Citing former President Dwight D. Eisenhower's memoirs, he said the loss of Taiwan would compromise the security of Japan, the Philippines, Thailand, Vietnam, and Okinawa. Sullivan said the fall of Taiwan would be an event that "breaks China out of the constraints of the first island chain."
He warned that a China no longer constrained by the first island chain would then threaten the second island chain, which includes the U.S. territories of Guam and the Northern Mariana Islands. He said that residents of these islands are American citizens and the U.S. has key military bases on Guam.

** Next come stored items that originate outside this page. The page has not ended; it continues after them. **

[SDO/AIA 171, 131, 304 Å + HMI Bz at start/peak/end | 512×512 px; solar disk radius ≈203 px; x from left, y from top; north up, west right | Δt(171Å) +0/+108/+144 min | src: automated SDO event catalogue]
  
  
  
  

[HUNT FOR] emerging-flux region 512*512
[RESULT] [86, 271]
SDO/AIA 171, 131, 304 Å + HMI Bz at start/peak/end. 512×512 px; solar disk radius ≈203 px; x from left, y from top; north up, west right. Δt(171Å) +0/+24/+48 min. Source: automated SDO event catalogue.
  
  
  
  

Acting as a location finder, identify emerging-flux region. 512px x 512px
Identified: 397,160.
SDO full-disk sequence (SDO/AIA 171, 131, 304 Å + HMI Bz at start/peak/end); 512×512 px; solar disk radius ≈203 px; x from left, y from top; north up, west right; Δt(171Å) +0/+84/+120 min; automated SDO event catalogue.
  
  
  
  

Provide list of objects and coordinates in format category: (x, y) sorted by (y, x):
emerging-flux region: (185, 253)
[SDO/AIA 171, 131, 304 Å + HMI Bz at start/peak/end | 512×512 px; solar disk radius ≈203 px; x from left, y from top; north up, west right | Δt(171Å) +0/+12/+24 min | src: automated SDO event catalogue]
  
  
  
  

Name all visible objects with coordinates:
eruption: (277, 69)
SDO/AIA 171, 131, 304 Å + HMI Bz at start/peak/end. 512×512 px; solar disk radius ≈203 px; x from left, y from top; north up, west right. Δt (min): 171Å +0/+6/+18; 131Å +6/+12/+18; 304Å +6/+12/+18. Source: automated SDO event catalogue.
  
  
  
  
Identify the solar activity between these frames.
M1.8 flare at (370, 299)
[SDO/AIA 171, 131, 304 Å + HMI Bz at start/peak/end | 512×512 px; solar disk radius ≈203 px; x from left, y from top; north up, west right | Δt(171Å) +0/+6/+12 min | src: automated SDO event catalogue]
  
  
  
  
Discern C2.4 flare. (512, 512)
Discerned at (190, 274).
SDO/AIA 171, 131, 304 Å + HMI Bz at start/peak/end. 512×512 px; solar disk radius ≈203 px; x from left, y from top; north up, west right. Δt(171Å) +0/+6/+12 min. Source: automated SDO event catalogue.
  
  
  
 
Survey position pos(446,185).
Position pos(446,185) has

The senator said that once China takes Taiwan, it will likely seek to gain more territory in the region. He predicted that after an invasion of Taiwan, it would be "very unlikely that that massive force stays put."
He added that Chinese victory in Taiwan would encourage the CCP's brand of authoritarian rule. It would boost the narrative of China's model of "techno-authoritarian control" and lead to new acts of "CCP aggression" both regionally and globally.
The senator then proposed the "STAND with Taiwan Act" with "STAND" an acronym for "Sanctions Targeting Aggressors of Neighboring Democracies." The act would sanction members of the CCP and affiliated institutions and industrial sectors; prohibit U.S. institutions from investing in CCP-affiliated entities; prohibit the listing or trading of such entities on U.S. stock exchanges; and prohibit the imports of goods mined, produced, or manufactured in China.